• What to work on
Transcribe, exactly as they appear, only the lines from the one holding "kingdom: Animalia" through the end of the entries below.

** Opening Exercise input block **

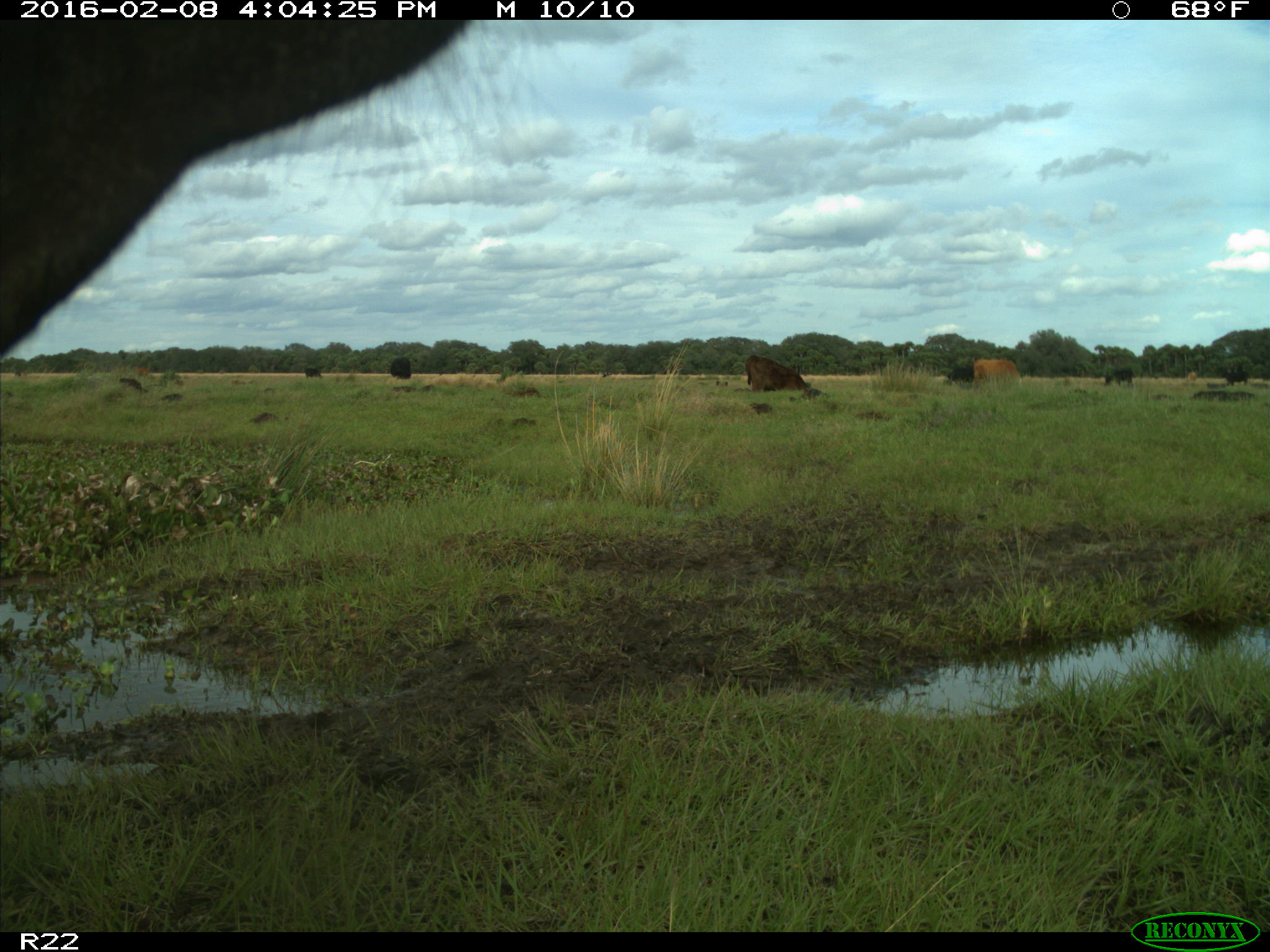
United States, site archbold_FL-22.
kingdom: Animalia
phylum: Chordata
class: Mammalia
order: Artiodactyla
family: Bovidae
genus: Bos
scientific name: Bos taurus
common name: domestic cow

** Closing Exercise input block **

• Completed exercise
kingdom: Animalia
phylum: Chordata
class: Mammalia
order: Artiodactyla
family: Bovidae
genus: Bos
scientific name: Bos taurus
common name: domestic cow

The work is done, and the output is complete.